Atefeh Rajabi, a 16-year-old schoolgirl: Executed by hanging in Neka, Aug. 15, 2004, for “acts incompatible with chastity.”
Azizullah Gulshani: Executed by the state in Mashad, April 29, 1982, for “promoting the dirty, non-Islamic sect of Bahaism.”
Ali Akbar Tabatabai: Executed by extrajudicial shooting in Maryland, July 23, 1980, for an “unknown revolutionary offense.”
Many of the entries are frustrating. There is “no information on this case,” or else the information — from official sources, exile groups, human rights groups — is sparse. Dates are missing, photographs are missing, and although the site has English and Farsi links to nearly 10,000 political victims of the Islamic Republic of Iran, thousands more haven’t even been entered yet.
But this, say Ladan and Roya Boroumand, is only the beginning: Their “Omid” Web site, named for the word “hope” in Farsi, is a living project that will expand as relatives of the victims of the Iranian Islamic regime add to it, correct it, change it. The launch today — on the 25th anniversary of the Iranian students’ release of American hostages — is in part a bid for the support and the readers they need to expand the site further. It’s also a bid for successors. “If the regime kills us,” explains Ladan matter-of-factly, “we hope someone else will take up the task.”
The Boroumands are sisters, both with French PhDs, both with other (now abandoned) careers, both daughters of Abdorrahman Boroumand, an anti-Shah, anti-Islamicist Iranian democrat. Boroumand was murdered by agents of the Islamic Republic of Iran in Paris on April 18, 1991, and the sisters know they could meet the same fate: The Iranian regime has a record of killing its opponents outside the country, usually with impunity. In less serious moments, the sisters tease each other, using jokes that admittedly don’t sound funny in print (“Don’t worry, you will have a privileged place among the extrajudicially murdered on the Web site.”)

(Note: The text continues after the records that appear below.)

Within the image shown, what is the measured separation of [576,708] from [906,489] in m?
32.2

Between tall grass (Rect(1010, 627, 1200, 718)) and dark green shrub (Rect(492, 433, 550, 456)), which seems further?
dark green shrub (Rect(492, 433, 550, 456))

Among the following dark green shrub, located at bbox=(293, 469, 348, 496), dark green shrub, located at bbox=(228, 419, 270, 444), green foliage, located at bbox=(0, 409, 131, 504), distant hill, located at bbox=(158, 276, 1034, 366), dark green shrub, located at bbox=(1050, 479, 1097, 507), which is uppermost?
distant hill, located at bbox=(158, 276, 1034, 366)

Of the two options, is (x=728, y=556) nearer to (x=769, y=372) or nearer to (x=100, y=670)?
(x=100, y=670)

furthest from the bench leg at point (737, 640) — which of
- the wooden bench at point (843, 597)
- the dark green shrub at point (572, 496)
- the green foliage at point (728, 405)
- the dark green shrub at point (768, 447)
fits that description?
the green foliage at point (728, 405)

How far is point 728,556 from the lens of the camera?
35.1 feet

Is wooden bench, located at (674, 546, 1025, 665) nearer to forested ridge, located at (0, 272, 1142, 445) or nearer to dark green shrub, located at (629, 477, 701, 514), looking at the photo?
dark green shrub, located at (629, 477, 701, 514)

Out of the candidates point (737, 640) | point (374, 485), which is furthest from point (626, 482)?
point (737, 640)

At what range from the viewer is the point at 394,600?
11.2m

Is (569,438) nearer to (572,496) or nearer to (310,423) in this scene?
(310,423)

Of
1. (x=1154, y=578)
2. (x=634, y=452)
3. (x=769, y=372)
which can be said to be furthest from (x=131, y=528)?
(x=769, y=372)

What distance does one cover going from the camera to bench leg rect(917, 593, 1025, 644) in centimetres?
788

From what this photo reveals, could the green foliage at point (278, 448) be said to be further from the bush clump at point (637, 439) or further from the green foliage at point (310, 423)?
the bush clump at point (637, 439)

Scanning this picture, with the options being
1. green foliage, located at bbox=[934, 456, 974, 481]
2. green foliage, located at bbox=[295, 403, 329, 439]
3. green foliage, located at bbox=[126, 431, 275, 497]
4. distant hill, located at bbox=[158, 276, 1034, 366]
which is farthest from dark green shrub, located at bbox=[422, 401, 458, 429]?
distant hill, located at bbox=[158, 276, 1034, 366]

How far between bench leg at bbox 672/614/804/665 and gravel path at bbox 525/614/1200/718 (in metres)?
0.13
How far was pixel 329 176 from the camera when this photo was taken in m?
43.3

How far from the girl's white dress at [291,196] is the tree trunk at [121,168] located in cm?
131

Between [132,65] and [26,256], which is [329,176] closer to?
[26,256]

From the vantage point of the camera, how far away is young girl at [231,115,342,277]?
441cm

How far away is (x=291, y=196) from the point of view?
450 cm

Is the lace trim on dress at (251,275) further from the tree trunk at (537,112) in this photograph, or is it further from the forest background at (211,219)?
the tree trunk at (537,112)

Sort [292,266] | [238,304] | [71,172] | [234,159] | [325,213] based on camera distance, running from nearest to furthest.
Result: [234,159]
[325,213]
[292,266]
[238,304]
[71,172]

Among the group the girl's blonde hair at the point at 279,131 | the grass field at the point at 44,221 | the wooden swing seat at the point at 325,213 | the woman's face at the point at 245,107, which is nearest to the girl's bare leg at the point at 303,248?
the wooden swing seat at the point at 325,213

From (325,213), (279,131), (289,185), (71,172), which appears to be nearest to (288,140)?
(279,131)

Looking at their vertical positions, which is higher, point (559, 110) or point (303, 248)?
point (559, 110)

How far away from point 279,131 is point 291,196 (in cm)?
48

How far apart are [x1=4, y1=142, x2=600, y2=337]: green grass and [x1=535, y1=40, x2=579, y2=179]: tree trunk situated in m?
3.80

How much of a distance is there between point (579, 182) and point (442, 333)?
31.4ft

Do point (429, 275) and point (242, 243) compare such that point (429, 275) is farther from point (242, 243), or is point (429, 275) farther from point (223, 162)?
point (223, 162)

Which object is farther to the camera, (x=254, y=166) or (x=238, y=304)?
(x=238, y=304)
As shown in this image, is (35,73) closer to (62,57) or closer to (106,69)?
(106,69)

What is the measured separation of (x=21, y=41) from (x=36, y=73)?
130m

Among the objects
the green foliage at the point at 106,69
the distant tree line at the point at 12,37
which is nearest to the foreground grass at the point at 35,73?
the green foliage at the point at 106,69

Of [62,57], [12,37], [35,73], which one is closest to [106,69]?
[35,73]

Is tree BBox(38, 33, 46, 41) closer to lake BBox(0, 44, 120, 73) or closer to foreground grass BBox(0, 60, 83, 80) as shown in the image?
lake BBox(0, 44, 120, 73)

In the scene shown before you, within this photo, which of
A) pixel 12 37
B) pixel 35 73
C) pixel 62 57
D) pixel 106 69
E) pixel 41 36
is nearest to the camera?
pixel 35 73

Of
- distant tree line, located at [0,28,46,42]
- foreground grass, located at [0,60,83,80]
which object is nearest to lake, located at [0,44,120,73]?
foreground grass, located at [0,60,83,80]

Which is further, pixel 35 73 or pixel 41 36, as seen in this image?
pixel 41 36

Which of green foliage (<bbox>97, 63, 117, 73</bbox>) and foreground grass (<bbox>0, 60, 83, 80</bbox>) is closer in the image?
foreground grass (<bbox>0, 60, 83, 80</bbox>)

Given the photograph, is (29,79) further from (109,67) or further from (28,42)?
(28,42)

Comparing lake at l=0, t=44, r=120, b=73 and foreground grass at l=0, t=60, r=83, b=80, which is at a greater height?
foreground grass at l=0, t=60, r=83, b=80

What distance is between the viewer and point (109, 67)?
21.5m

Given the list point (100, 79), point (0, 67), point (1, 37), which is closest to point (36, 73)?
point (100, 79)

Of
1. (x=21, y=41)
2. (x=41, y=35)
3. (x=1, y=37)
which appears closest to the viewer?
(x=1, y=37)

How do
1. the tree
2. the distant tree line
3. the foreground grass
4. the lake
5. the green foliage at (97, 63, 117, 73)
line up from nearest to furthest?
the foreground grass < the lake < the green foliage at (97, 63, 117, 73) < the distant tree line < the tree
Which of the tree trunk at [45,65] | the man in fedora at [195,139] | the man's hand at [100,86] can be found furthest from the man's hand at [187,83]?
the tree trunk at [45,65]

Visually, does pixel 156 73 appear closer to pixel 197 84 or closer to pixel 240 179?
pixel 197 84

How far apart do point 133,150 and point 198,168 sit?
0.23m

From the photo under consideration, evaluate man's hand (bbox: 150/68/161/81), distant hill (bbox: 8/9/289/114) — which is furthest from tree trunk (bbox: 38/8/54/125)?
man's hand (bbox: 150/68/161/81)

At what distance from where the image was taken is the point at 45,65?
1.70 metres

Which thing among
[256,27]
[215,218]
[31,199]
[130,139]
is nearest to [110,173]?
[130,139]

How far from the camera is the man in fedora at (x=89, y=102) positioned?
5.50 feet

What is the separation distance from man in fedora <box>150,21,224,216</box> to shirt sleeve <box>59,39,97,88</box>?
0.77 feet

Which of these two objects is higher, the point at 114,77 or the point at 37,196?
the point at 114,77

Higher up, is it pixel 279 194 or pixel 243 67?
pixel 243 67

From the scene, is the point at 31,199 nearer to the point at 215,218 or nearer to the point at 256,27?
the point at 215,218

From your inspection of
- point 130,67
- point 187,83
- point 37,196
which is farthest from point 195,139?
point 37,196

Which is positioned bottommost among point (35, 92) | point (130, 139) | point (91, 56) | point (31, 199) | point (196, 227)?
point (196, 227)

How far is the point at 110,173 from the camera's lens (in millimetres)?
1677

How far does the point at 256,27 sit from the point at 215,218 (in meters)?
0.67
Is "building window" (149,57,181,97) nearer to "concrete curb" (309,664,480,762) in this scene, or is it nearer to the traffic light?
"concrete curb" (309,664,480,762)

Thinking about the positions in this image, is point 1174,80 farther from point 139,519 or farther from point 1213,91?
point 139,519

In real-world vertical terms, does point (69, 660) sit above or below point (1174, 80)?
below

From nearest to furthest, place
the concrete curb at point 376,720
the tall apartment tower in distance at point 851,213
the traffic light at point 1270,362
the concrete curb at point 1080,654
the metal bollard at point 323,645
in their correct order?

The project that endangers them is also one they found psychologically necessary. “When you are a witness to something terrible and you don’t do anything about it, you are ashamed,” explains Ladan. “How many nightmares I had: My father is in prison, and I cannot get to him, I cannot bring him food. . . . Since we started this project, I feel calmer.” They believe that thousands of Iranians are consumed by the same shame and will want to help build this online archive — or even someday, in a democratic Iran, a real victims’ archive.
In their more optimistic moments, the Boroumands also hope that the mere act of participating in the project will remind Iranians that even in a totalitarian society, people are not entirely powerless. They can remember crimes, they can name the perpetrators and they can try to hold them to account. For that reason, the site also links to an extensive library of human rights documents, some translated into Farsi for the first time. Too many Iranians, the sisters say, feel that the terrible things that have occurred since the Islamic revolution of 1979 are “not their fault.” But if you take responsibility for remembering the regime’s crimes, soon you might also want to take responsibility for halting them. And that, of course, is the truly revolutionary thought behind the Boroumands’ project.
Even if they don’t achieve quite so much — even if the regime successfully blocks access in Iran, or if Iranians remain too afraid to contribute — the sisters are betting that their online archive will embarrass those members of the Iranian regime who still try to hide the true nature of their revolution from the outside world. At least until last week, when the Iranian president announced his intention to start enriching uranium, many in the United States and especially Europe were still arguing that Iran’s government had mellowed, that Iran should be treated as a normal trading partner and a normal member of the international community. If nothing else, http://www.abfiran.org should make outsiders forever wary of that claim.
“At the minimum,” Ladan says, “we are creating a database which academics and scholars will find useful. At the maximum, we start a real public debate about the regime’s crimes in Iran — and ultimately about accountability, due process and democracy.” It is, she says, “a gamble.” In more ways than one, she is right.